Ей не хотелось открывать шинели, видеть лица умерших, но она это делала вопреки своей воле, пугаясь того, что под одной из этих грязных и окровавленных одежд может оказаться Андрей. Ей было жалко всех умерших от ран, но то, что она так и не нашла среди них Бородина, как-то успокоило ее, и она подумала, что теперь для Андрея беда миновала: говорят, турки совершенно выдохлись и прекратили свои бесплодные атаки, вряд ли они способны возобновить их в ближайшем будущем.
Много часов Ольга находится на Шипке и за все это время не позволила себе минутной передышки. Какой может быть отдых, если там живут без сна не одни сутки, если там подвергают себя смертельной опасности каждую секунду. Если Андрей уже давно не знает отдыха, то почему такую роскошь должна позволить себе Ольга Головина? Она ходила от одного раненого к другому, говорила добрые и ласковые слова, внушала всем, даже безнадежным, что состояние их не вызывает серьезных опасений и не сегодня, так завтра здоровье их пойдет на поправку. Ее благодарили за эти добрые слова, понимая, что сестра милосердия говорит их от души, что она так искренне желает и что не от нее зависит — быть человеку живому или отправиться туда, где нет ни вздохов, ни печали. Она писала письма от имени тяжелораненых, незаметно глотая слезы, когда доходила до завещания: где и что лучше посеять, у кого занять деньги на первый случай, кого из детей отдать в услужение или в подпаски. Ольгу поражало, что эти люди были спокойны и уходили из жизни так, словно встретились с суровой необходимостью куда-то отлучиться на время. Они даже улыбались, робко, виновато, едва заметно, как бы оправдываясь перед ней и теми, кому они писали, что у них так неладно получилось на этой свирепой Шипке.
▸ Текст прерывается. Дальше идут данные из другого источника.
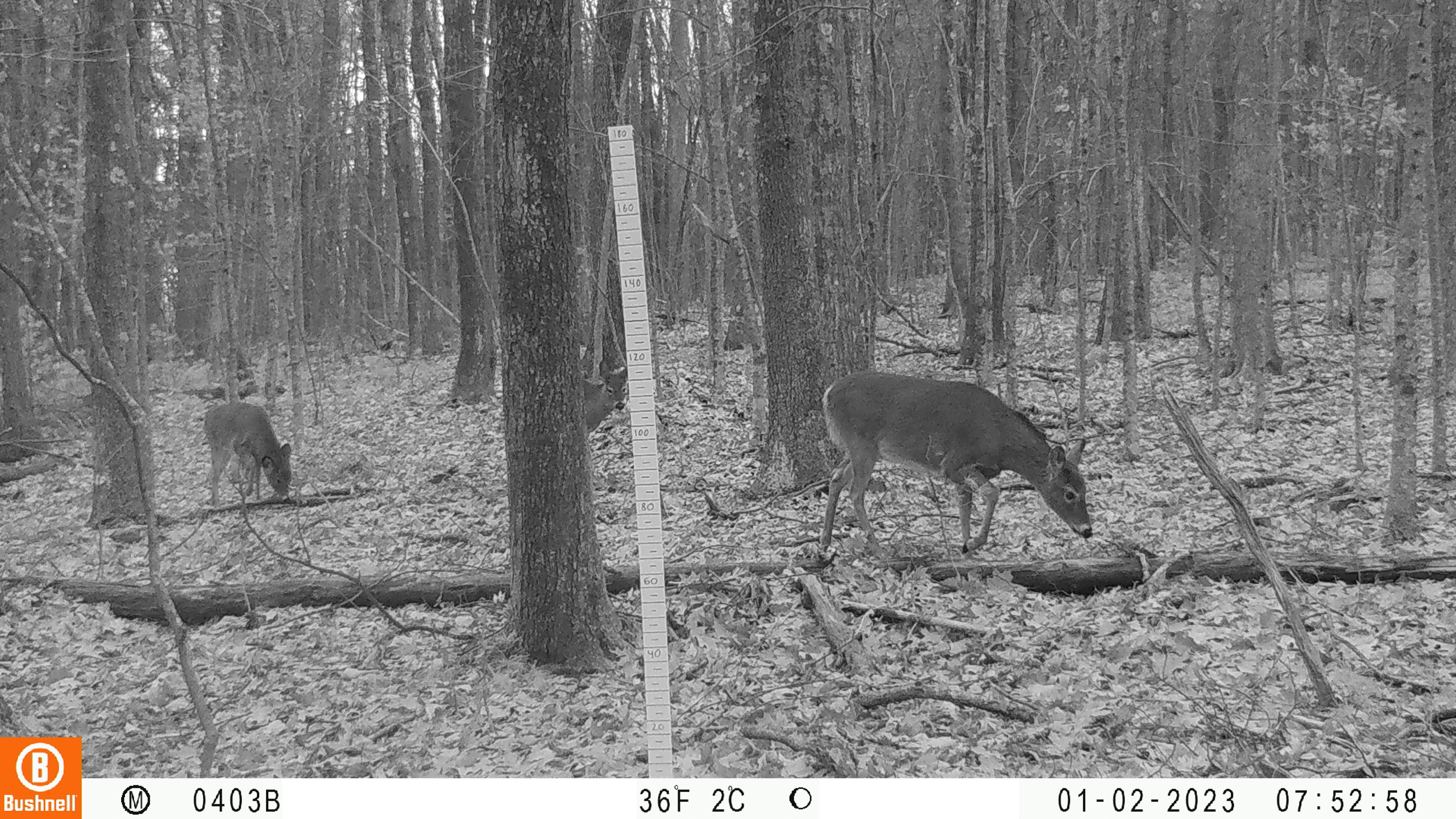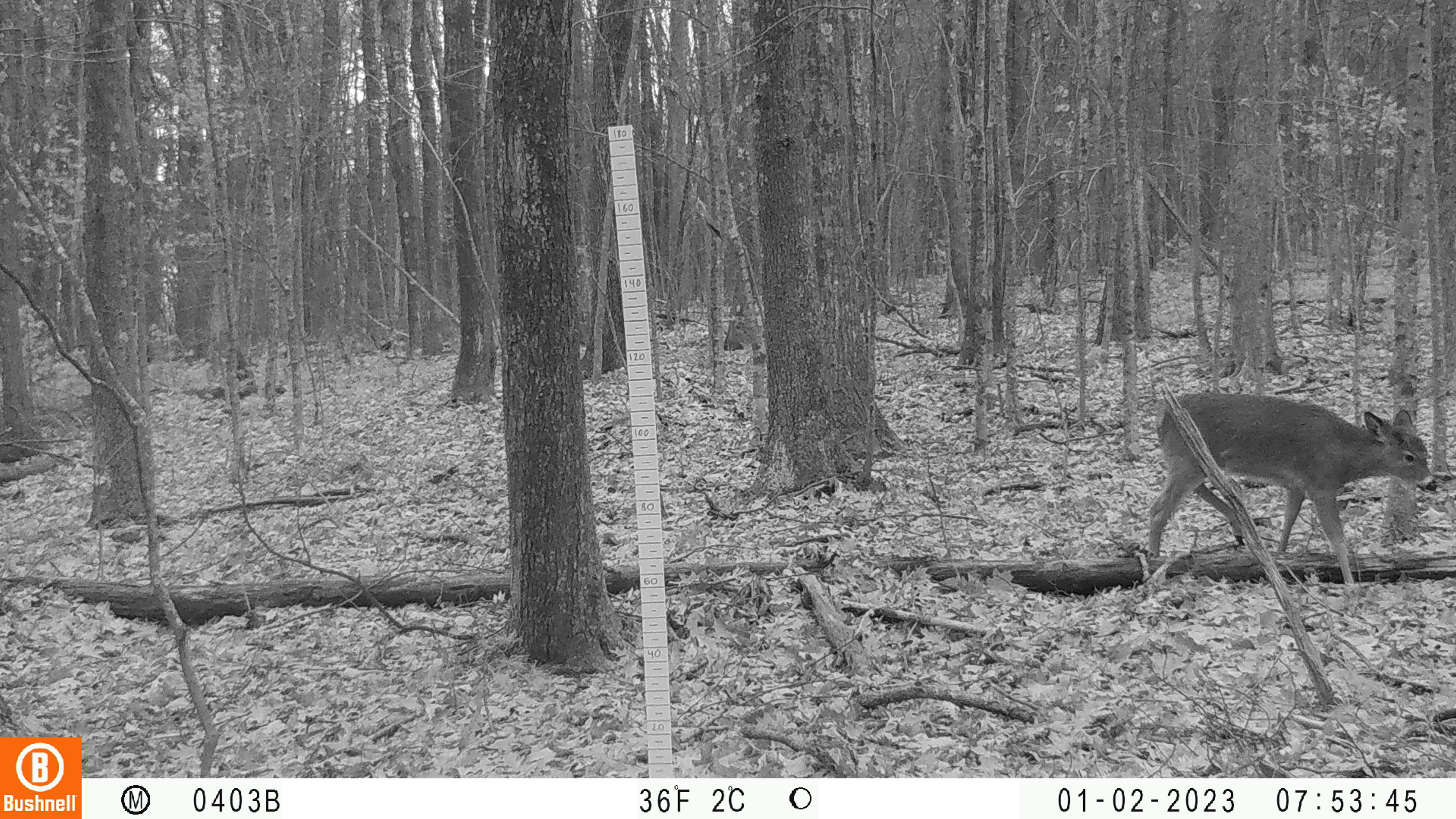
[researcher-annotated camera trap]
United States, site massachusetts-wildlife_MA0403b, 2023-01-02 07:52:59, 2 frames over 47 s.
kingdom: Animalia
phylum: Chordata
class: Mammalia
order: Artiodactyla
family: Cervidae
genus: Odocoileus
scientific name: Odocoileus virginianus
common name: white-tailed deer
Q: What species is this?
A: White-tailed deer (Odocoileus virginianus).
Ольга подошла к немолодому солдату, которого только что принесли санитары. Ранение тяжелое: в грудь, в живот, в ногу. Он уже не стонал и отрешенным взглядом смотрел на жаркое небо, казавшееся в этот день совершенно бесцветным. Нос у него заострился, бледные щеки провалились, губы посинели, синие полукруги возникли и за прокопченными махрой ногтями.
— Ничего, милый, все будет хорошо… — начала Ольга.
— На том свете? — спросил он с жалкой улыбкой.
— На этом, — произнесла она явную неправду.
— Сестрица, сначала дайте пить, очень хочу пить!
Неожиданно появился священник, усталый, охрипший, в обрызганной кровью рясе и с бутылкой в руке.
— Вина хочешь, сын мой? — спросил поп.
— Хочу, батюшка, так уж хочу! — оживился солдат, — А с винным запахом в рай меня примут? — спросил он таким тоном, что Ольга не могла понять: шутит солдат или задает вопрос вполне серьезно.
Батюшка не был дипломатом, он не стал обманывать солдата, что ему еще, жить и жить.